■ Task instructions
Could you edit these entries so that each "lighting rig" becomes "light stand", with everything else left as it is?

* BEGIN Supplied data *

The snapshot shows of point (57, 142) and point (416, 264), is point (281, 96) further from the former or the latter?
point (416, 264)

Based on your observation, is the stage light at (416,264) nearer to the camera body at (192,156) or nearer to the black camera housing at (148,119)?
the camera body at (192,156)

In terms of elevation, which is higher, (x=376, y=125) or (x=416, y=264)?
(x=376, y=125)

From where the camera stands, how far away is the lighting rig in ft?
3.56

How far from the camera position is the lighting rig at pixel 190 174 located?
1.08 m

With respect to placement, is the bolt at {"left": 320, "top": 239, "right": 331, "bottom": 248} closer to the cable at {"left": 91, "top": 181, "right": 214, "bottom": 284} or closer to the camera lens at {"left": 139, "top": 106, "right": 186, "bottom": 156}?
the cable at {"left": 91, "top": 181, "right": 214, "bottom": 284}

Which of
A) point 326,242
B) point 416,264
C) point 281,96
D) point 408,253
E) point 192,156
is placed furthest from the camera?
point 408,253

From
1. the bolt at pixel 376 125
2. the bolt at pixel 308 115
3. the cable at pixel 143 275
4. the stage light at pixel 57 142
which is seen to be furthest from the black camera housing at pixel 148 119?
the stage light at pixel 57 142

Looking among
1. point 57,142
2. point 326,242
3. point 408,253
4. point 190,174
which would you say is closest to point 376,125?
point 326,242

* END Supplied data *

■ Solution below
The snapshot shows of point (57, 142) and point (416, 264), is point (281, 96) further from the former or the latter?
point (416, 264)

Based on your observation, is the stage light at (416,264) nearer to the camera body at (192,156) or nearer to the black camera housing at (148,119)?
the camera body at (192,156)

In terms of elevation, which is higher, (x=376, y=125) or (x=416, y=264)?
(x=376, y=125)

From where the camera stands, how far away is the light stand in ft?
3.56

How far from the camera position is the light stand at pixel 190 174 located?
1.08 m

With respect to placement, is the bolt at {"left": 320, "top": 239, "right": 331, "bottom": 248} closer to the cable at {"left": 91, "top": 181, "right": 214, "bottom": 284} or closer to the camera lens at {"left": 139, "top": 106, "right": 186, "bottom": 156}?
the cable at {"left": 91, "top": 181, "right": 214, "bottom": 284}

Which of
A) point 326,242
B) point 416,264
C) point 281,96
D) point 408,253
E) point 192,156
is placed furthest from the camera?
point 408,253

From
1. the bolt at pixel 376 125
2. the bolt at pixel 308 115
3. the cable at pixel 143 275
4. the stage light at pixel 57 142
which is seen to be furthest from the black camera housing at pixel 148 119?
the stage light at pixel 57 142

Looking among
1. point 57,142
2. point 326,242
3. point 408,253
4. point 190,174
which would you say is closest to point 376,125?
point 326,242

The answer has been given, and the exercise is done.